● What is required: Output exactly the lines between the line that contains "How far apart" and the last line of the material, counting both.

(Dataset records)
--------------------
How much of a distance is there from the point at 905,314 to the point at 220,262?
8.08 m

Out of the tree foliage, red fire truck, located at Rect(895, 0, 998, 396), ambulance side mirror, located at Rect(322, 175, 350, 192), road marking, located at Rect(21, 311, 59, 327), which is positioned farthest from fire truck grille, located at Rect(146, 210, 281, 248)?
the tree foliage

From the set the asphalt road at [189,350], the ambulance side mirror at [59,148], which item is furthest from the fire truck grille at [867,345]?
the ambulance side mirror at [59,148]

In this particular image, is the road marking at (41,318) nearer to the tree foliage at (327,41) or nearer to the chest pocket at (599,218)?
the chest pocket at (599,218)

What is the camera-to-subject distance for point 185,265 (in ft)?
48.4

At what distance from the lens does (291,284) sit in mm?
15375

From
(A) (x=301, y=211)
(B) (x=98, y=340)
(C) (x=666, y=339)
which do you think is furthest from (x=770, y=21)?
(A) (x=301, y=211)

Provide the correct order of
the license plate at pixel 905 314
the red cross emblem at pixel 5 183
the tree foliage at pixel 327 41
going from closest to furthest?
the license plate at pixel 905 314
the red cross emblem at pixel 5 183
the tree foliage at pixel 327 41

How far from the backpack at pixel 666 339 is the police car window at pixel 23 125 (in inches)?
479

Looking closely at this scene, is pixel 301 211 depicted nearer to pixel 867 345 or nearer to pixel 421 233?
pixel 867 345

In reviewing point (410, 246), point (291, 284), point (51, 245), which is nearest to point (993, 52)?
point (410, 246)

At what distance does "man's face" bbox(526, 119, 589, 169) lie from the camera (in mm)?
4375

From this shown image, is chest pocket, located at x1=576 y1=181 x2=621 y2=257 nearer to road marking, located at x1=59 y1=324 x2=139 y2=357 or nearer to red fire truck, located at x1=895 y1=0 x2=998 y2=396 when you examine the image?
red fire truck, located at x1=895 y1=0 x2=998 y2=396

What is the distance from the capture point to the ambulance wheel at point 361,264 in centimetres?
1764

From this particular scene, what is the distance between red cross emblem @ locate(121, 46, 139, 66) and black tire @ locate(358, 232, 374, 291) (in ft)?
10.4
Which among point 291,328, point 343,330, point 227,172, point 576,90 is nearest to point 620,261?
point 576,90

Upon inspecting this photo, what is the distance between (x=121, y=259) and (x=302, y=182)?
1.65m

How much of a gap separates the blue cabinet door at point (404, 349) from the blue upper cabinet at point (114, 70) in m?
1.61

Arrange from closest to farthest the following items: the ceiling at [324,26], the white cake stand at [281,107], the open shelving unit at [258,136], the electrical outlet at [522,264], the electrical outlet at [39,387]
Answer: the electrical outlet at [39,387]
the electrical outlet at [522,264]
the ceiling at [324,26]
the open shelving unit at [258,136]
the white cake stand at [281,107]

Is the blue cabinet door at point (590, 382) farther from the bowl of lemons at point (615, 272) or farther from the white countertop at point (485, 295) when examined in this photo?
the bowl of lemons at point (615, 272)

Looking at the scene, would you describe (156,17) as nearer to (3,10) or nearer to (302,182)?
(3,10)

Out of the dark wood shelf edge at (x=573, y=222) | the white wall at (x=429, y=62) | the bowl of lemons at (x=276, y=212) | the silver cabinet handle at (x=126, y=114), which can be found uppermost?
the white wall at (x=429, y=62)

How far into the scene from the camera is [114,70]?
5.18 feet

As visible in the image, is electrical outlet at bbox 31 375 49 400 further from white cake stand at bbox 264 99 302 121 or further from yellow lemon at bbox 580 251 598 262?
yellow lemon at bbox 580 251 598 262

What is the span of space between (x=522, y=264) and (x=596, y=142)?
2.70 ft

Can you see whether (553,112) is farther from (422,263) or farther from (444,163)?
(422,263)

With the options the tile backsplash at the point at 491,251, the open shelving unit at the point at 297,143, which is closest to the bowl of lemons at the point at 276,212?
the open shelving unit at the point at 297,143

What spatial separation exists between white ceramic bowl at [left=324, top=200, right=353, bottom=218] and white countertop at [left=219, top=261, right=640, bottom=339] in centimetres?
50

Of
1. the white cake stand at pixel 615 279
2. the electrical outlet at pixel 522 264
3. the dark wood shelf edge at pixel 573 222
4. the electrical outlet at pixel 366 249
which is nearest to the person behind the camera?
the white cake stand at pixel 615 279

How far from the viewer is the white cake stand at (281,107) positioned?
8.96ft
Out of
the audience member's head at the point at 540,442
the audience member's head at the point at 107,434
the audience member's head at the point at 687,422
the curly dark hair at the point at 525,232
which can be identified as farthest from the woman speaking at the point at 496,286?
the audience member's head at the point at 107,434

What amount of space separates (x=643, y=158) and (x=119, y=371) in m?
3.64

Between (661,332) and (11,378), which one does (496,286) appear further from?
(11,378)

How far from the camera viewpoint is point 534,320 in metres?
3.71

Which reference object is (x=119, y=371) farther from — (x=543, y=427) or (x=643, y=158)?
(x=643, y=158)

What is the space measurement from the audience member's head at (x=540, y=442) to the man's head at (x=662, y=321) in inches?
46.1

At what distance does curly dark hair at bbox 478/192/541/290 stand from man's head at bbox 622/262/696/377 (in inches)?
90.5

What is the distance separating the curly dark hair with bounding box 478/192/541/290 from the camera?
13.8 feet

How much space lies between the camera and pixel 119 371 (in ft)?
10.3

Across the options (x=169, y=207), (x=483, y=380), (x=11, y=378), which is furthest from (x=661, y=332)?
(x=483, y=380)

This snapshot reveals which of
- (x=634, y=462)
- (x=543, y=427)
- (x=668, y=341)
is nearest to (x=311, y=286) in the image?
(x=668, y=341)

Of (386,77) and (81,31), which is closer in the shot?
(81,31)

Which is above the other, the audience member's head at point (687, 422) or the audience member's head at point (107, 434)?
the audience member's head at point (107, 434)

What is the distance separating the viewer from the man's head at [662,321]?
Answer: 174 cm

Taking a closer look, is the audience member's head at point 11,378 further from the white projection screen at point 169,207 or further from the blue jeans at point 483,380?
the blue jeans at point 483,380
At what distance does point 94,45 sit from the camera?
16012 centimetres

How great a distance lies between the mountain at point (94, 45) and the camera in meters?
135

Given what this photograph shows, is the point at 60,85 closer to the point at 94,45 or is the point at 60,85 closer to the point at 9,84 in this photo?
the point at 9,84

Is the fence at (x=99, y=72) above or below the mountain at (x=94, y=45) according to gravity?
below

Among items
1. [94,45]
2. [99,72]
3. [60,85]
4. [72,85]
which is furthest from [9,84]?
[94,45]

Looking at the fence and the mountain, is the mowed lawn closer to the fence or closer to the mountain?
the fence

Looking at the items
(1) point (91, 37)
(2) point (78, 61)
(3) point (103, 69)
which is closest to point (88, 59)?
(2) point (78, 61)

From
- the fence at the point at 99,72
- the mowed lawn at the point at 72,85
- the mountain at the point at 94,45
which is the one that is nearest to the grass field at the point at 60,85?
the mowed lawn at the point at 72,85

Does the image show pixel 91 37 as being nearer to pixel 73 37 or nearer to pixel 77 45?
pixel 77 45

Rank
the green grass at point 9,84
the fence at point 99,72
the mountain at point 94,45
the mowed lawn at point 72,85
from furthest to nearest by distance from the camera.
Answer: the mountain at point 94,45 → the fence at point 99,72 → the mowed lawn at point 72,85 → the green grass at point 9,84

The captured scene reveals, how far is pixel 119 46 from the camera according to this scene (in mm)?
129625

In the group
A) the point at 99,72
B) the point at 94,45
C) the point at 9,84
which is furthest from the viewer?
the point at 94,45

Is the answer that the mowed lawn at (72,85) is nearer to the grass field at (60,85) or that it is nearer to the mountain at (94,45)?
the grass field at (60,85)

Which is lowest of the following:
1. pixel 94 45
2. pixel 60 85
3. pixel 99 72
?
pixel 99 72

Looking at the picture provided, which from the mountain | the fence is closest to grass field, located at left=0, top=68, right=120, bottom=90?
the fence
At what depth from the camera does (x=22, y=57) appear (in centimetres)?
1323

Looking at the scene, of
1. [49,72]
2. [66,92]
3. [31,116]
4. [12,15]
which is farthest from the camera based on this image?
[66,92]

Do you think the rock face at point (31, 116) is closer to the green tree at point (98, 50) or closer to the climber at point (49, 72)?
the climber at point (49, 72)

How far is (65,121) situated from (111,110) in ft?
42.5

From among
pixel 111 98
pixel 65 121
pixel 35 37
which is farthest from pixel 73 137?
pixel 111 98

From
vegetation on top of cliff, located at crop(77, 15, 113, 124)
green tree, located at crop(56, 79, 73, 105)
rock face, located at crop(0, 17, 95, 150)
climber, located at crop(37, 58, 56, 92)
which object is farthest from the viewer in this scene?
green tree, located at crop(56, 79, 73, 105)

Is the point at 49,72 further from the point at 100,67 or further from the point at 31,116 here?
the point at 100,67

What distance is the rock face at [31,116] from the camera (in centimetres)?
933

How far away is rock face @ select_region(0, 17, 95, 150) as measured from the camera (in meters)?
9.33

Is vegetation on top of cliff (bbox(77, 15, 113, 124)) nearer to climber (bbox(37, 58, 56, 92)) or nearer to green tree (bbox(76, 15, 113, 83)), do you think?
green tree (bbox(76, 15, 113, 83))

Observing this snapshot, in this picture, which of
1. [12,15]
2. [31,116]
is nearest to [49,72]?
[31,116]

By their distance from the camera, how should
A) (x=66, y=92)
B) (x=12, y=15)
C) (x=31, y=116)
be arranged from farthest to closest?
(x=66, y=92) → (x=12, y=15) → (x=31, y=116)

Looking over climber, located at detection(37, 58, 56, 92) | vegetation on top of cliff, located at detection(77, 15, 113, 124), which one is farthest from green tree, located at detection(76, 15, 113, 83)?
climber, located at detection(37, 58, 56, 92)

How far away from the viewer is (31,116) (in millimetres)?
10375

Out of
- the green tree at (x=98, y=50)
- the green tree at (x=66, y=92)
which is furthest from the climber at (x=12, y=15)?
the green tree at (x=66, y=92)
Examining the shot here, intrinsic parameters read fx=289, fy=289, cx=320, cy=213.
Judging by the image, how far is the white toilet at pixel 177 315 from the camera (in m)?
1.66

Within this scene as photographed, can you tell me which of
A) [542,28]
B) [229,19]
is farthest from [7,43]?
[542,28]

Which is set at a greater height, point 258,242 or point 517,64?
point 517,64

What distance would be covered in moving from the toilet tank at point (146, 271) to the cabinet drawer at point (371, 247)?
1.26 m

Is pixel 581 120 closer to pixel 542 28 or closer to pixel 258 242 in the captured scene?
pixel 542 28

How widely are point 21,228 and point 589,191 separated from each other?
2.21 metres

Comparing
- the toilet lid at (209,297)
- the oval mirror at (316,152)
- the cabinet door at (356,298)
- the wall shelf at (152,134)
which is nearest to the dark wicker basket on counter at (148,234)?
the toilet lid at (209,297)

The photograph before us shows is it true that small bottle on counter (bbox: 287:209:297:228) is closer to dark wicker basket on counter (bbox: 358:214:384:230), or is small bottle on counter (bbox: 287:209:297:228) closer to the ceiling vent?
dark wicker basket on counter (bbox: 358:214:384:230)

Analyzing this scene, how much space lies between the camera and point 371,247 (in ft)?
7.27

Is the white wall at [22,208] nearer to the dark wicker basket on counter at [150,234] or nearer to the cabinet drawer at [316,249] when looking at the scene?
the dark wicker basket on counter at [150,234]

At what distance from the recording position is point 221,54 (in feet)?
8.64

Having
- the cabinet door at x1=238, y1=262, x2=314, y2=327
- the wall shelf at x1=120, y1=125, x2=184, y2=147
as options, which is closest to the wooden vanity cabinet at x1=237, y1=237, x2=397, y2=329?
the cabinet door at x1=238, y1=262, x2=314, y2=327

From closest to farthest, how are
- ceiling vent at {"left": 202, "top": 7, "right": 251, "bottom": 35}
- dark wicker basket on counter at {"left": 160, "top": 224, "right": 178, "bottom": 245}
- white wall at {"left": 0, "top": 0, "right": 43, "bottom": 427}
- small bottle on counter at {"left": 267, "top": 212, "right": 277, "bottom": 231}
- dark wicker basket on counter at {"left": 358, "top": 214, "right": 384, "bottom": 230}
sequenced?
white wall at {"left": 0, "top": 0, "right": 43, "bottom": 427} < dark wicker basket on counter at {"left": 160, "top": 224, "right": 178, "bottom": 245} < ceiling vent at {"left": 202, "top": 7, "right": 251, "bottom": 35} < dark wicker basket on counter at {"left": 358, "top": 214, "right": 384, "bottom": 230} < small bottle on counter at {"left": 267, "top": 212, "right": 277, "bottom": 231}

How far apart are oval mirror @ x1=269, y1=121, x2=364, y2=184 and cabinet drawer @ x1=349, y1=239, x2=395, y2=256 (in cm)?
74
--------------------
● Result of this exercise:
How far apart are oval mirror @ x1=269, y1=121, x2=364, y2=184 and cabinet drawer @ x1=349, y1=239, x2=395, y2=256 (in cm)?
74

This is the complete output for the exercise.